From: Gustavo Pimentel <gustavo.pimentel@synopsys.com>
To: Trent Piepho <tpiepho@impinj.com>,
"marc.zyngier@arm.com" <marc.zyngier@arm.com>,
"lorenzo.pieralisi@arm.com" <lorenzo.pieralisi@arm.com>,
"gustavo.pimentel@synopsys.com" <gustavo.pimentel@synopsys.com>
Cc: "faiz_abbas@ti.com" <faiz_abbas@ti.com>,
"jingoohan1@gmail.com" <jingoohan1@gmail.com>,
"linux-pci@vger.kernel.org" <linux-pci@vger.kernel.org>,
"vigneshr@ti.com" <vigneshr@ti.com>,
"stable@vger.kernel.org" <stable@vger.kernel.org>,
"bhelgaas@google.com" <bhelgaas@google.com>,
"joao.pinto@synopsys.com" <joao.pinto@synopsys.com>
Subject: Re: [PATCH] PCI: dwc: Fix interrupt race in when handling MSI
Date: Mon, 12 Nov 2018 23:45:42 +0000 [thread overview]
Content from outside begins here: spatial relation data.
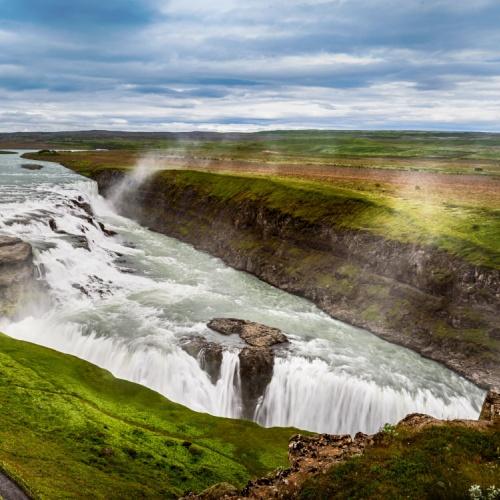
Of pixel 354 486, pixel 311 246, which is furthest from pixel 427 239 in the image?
pixel 354 486

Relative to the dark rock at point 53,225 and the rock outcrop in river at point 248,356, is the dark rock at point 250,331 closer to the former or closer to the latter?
the rock outcrop in river at point 248,356

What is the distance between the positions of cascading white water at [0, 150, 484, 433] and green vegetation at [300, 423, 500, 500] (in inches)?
712

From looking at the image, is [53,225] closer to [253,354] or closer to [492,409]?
[253,354]

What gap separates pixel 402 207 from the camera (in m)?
61.9

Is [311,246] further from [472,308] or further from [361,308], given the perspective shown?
[472,308]

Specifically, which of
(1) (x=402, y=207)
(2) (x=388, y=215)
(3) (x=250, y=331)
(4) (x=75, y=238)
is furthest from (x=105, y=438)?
(1) (x=402, y=207)

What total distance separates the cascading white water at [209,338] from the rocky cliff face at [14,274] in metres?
1.74

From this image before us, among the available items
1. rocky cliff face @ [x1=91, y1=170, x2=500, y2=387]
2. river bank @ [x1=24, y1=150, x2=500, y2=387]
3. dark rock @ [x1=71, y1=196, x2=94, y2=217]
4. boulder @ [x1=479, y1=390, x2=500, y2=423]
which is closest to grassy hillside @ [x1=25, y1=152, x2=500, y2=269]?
river bank @ [x1=24, y1=150, x2=500, y2=387]

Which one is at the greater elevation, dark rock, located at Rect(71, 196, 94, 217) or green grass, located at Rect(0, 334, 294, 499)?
dark rock, located at Rect(71, 196, 94, 217)

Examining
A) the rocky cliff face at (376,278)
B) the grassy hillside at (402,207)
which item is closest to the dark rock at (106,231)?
the rocky cliff face at (376,278)

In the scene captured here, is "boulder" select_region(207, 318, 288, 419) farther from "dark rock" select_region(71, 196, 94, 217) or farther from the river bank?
"dark rock" select_region(71, 196, 94, 217)

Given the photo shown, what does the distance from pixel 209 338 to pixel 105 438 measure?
17.0 meters

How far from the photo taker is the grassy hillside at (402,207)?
164 ft

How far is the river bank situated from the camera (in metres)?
42.5
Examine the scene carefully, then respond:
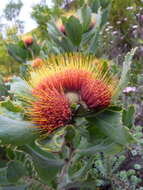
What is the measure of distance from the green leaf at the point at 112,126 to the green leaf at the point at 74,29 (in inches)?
50.7

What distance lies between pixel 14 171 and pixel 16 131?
1.17ft

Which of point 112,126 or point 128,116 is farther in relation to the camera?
point 128,116

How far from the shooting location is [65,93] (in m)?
1.30

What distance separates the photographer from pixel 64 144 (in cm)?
143

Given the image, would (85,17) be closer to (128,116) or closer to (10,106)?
(128,116)

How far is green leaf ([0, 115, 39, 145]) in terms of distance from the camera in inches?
49.9

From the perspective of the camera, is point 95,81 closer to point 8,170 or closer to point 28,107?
point 28,107

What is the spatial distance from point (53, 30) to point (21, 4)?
11.2 m

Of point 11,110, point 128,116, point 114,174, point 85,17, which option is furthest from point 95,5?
point 11,110

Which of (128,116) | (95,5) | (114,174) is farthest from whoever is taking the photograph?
(95,5)

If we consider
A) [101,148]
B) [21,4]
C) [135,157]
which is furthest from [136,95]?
[21,4]

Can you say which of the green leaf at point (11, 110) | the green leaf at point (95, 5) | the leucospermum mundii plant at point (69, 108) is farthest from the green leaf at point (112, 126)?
the green leaf at point (95, 5)

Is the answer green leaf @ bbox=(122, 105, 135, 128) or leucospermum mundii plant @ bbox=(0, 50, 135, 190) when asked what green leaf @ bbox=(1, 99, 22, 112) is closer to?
leucospermum mundii plant @ bbox=(0, 50, 135, 190)

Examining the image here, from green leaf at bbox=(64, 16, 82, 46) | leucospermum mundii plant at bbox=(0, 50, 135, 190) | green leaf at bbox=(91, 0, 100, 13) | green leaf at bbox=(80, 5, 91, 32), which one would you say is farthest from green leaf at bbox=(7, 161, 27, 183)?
green leaf at bbox=(91, 0, 100, 13)
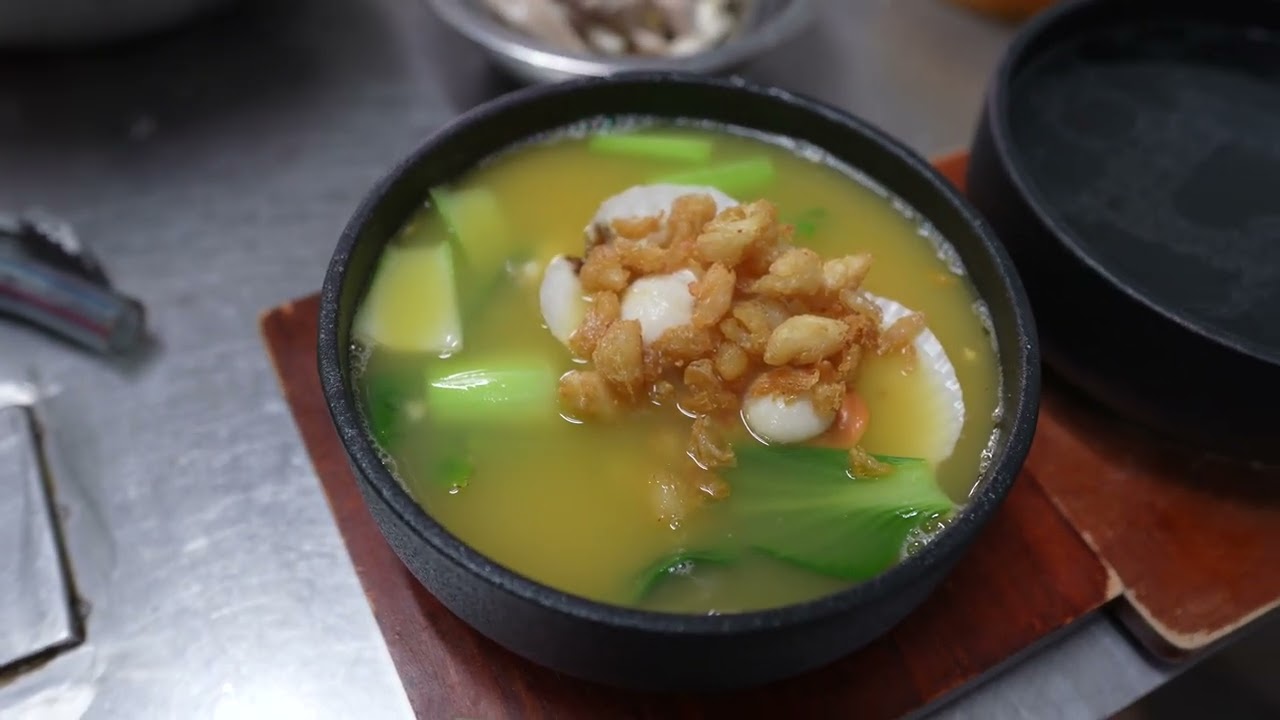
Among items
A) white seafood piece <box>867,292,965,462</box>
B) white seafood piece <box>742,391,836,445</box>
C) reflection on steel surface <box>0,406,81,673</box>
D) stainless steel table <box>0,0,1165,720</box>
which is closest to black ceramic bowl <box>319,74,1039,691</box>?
white seafood piece <box>867,292,965,462</box>

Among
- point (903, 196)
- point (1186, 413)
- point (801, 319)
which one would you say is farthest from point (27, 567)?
point (1186, 413)

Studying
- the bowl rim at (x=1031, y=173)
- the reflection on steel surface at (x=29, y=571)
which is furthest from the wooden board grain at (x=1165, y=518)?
the reflection on steel surface at (x=29, y=571)

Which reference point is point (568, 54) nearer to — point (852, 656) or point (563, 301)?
point (563, 301)

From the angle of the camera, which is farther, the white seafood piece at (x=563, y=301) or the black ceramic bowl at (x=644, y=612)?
the white seafood piece at (x=563, y=301)

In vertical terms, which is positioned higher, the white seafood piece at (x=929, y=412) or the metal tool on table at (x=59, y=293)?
the white seafood piece at (x=929, y=412)

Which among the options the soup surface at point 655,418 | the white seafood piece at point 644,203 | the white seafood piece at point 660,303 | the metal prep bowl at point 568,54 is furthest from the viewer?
the metal prep bowl at point 568,54

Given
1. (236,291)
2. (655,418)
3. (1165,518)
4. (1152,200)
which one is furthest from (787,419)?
(236,291)

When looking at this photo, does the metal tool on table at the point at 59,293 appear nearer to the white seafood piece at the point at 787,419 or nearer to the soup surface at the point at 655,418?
the soup surface at the point at 655,418

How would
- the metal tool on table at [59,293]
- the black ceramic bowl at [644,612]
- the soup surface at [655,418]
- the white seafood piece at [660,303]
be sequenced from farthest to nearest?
the metal tool on table at [59,293]
the white seafood piece at [660,303]
the soup surface at [655,418]
the black ceramic bowl at [644,612]
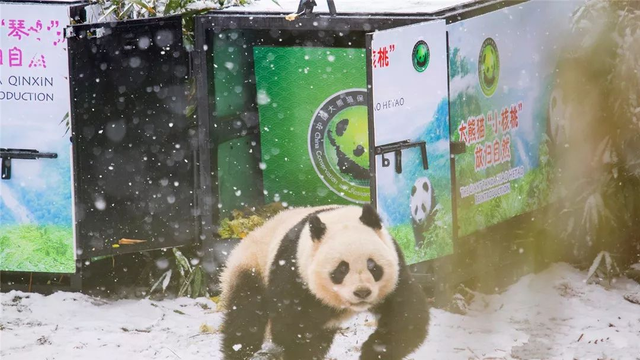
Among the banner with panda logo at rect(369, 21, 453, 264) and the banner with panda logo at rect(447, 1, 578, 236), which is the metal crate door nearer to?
the banner with panda logo at rect(369, 21, 453, 264)

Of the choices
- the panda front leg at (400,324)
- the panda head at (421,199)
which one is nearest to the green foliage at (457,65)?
the panda head at (421,199)

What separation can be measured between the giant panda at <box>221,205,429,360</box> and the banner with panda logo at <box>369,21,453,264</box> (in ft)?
1.10

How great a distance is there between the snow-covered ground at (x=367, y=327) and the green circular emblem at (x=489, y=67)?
141cm

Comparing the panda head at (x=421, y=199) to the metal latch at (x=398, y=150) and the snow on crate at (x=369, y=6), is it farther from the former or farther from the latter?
the snow on crate at (x=369, y=6)

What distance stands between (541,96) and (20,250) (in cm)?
376

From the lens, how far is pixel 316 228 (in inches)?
243

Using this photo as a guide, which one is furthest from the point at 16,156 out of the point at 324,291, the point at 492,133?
the point at 492,133

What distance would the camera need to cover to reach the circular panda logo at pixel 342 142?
8.09m

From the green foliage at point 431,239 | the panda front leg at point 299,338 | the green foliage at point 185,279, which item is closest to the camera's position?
the panda front leg at point 299,338

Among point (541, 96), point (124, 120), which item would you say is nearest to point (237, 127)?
point (124, 120)

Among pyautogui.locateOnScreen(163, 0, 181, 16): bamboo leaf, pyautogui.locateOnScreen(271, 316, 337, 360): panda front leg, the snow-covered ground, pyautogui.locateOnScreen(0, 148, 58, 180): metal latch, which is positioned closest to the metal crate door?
pyautogui.locateOnScreen(163, 0, 181, 16): bamboo leaf

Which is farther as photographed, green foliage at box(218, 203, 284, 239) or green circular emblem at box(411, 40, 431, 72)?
green foliage at box(218, 203, 284, 239)

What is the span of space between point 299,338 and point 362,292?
576 mm

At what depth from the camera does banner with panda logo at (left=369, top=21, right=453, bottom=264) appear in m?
6.59
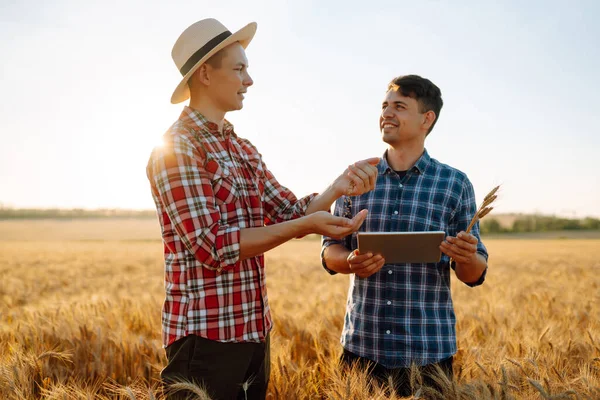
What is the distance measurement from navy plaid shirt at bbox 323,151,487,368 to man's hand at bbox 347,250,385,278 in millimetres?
350

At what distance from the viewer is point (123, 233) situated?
41.7 m

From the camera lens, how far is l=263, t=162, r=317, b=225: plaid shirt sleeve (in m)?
2.40

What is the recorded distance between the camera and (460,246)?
238 centimetres

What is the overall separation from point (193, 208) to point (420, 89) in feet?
5.16

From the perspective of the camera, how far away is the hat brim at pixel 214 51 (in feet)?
6.88

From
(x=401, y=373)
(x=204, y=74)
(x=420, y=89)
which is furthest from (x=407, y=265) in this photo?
(x=204, y=74)

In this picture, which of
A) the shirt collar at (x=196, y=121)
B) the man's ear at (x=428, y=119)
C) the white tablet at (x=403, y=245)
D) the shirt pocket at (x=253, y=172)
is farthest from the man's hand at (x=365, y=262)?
the man's ear at (x=428, y=119)

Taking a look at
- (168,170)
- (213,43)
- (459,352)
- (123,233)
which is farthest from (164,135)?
(123,233)

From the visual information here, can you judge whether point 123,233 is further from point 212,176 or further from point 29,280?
point 212,176

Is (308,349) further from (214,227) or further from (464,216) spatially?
(214,227)

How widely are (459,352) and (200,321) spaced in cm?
209

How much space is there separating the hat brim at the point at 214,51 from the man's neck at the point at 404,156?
103 cm

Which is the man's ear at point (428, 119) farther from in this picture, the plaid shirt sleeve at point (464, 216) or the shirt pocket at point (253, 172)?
the shirt pocket at point (253, 172)

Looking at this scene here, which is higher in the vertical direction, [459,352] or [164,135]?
[164,135]
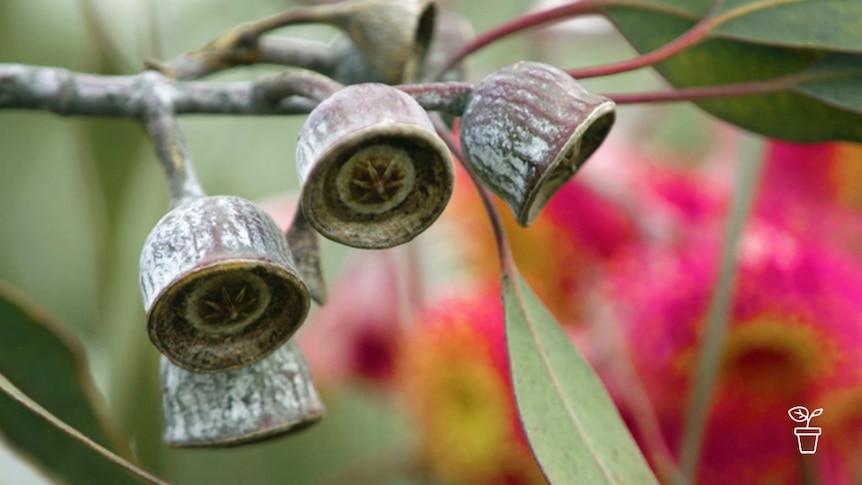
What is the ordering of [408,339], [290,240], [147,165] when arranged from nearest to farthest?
[290,240], [408,339], [147,165]

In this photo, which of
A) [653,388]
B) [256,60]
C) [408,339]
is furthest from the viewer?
[408,339]

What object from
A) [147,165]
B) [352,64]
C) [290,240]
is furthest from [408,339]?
[290,240]

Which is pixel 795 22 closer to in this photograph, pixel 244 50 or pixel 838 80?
pixel 838 80

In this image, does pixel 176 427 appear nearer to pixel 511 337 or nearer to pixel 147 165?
pixel 511 337

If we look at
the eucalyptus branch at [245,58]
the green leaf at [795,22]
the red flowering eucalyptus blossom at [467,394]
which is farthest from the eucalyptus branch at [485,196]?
the red flowering eucalyptus blossom at [467,394]

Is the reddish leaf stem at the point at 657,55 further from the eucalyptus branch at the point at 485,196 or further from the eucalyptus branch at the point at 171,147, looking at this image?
the eucalyptus branch at the point at 171,147
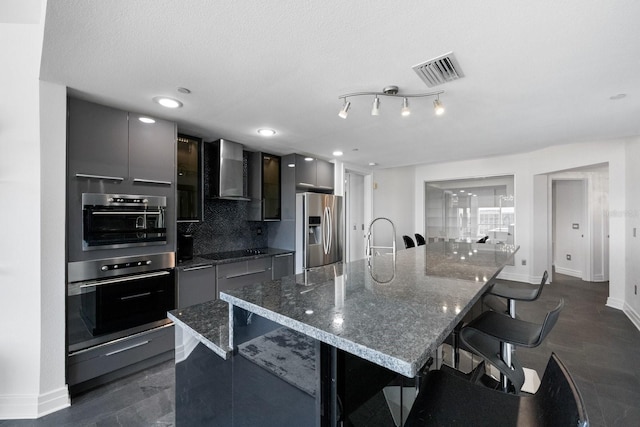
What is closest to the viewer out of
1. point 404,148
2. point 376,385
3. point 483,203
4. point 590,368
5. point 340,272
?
point 376,385

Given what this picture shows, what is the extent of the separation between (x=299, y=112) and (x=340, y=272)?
1559 millimetres

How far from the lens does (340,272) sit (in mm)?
1794

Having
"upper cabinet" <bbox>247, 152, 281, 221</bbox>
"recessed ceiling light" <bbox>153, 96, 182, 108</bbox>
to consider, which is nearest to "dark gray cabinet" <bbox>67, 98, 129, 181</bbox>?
"recessed ceiling light" <bbox>153, 96, 182, 108</bbox>

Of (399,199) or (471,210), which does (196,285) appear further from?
(471,210)

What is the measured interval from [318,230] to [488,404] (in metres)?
3.29

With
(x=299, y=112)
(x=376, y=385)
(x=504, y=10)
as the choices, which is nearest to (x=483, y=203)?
(x=299, y=112)

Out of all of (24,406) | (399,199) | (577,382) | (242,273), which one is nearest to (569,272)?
(399,199)

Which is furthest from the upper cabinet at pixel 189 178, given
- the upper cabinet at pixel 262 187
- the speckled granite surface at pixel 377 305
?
the speckled granite surface at pixel 377 305

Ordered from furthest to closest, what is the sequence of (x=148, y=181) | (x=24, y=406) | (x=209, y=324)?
(x=148, y=181) → (x=24, y=406) → (x=209, y=324)

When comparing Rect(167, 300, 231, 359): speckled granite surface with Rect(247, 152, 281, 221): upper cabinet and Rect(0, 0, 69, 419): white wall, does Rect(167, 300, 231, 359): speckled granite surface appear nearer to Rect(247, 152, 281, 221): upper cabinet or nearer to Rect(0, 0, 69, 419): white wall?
Rect(0, 0, 69, 419): white wall

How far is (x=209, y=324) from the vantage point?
1.41 m

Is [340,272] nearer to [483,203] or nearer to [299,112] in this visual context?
[299,112]

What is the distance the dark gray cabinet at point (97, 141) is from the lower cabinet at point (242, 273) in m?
1.39

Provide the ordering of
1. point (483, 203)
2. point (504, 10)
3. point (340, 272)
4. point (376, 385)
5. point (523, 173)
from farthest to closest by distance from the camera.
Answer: point (483, 203), point (523, 173), point (340, 272), point (504, 10), point (376, 385)
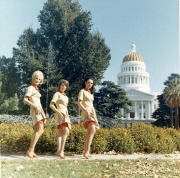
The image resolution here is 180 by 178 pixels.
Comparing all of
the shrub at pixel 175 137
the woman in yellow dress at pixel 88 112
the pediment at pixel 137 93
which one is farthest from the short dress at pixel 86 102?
the pediment at pixel 137 93

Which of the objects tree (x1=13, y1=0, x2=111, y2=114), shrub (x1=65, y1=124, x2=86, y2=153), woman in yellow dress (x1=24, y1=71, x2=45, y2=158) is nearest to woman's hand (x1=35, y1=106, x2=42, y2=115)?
woman in yellow dress (x1=24, y1=71, x2=45, y2=158)

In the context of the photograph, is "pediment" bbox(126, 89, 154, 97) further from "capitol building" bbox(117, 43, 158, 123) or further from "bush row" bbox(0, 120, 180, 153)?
"bush row" bbox(0, 120, 180, 153)

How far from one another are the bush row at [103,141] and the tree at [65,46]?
1681 centimetres

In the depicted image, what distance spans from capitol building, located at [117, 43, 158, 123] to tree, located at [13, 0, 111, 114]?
44754mm

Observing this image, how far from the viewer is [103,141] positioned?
20.7ft

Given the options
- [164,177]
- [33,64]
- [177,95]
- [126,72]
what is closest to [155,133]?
[164,177]

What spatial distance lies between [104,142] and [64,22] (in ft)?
65.1

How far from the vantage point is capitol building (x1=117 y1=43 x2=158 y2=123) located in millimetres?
70562

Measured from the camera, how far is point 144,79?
73312mm

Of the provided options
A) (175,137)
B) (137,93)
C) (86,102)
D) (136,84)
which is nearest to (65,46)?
(175,137)

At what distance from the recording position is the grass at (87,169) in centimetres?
368

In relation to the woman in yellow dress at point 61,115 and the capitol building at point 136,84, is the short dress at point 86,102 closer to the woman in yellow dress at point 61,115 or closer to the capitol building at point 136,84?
the woman in yellow dress at point 61,115

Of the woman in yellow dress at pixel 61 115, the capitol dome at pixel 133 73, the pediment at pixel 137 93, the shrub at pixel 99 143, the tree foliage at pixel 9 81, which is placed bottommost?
the shrub at pixel 99 143

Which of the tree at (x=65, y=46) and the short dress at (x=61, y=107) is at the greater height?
the tree at (x=65, y=46)
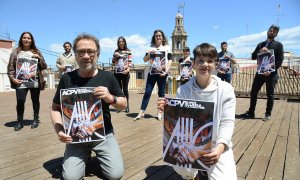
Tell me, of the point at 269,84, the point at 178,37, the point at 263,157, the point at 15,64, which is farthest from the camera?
the point at 178,37

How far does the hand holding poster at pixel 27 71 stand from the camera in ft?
15.9

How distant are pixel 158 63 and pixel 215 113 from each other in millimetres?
3487

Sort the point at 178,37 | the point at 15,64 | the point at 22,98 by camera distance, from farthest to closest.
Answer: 1. the point at 178,37
2. the point at 22,98
3. the point at 15,64

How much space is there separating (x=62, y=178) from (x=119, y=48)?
4384mm

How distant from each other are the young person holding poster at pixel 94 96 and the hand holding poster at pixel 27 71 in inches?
95.1

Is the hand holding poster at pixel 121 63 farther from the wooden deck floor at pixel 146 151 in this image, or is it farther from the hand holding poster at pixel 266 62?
the hand holding poster at pixel 266 62

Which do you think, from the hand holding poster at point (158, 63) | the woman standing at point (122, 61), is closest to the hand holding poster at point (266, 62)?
the hand holding poster at point (158, 63)

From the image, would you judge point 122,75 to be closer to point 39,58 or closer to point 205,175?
point 39,58

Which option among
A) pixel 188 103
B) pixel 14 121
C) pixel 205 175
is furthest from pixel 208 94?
pixel 14 121

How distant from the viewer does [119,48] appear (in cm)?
668

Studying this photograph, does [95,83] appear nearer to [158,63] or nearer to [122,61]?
[158,63]

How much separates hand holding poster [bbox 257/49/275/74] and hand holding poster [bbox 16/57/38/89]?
15.6 feet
Message-ID: <4806d92c-697c-2a92-d843-37effd00b20a@synopsys.com> (raw)
In-Reply-To: <1541710298.30311.349.camel@impinj.com>
On 08/11/2018 20:51, Trent Piepho wrote:
> On Thu, 2018-11-08 at 11:46 +0000, Gustavo Pimentel wrote:
>> On 07/11/2018 18:32, Trent Piepho wrote:
>>> On Wed, 2018-11-07 at 12:57 +0000, Gustavo Pimentel wrote:
>>>> On 06/11/2018 16:00, Marc Zyngier wrote:
>>>>> On 06/11/18 14:53, Lorenzo Pieralisi wrote:
>>>>>> On Sat, Oct 27, 2018 at 12:00:57AM +0000, Trent Piepho wrote:
>>>>>>>
>>>>>>> This gives the following race scenario:
>>>>>>>
>>>>>>> 1. An MSI is received by, and the status bit for the MSI is set in, the
>>>>>>> DWC PCI-e controller.
>>>>>>> 2. dw_handle_msi_irq() calls a driver's registered interrupt handler
>>>>>>> for the MSI received.
>>>>>>> 3. At some point, the interrupt handler must decide, correctly, that
>>>>>>> there is no more work to do and return.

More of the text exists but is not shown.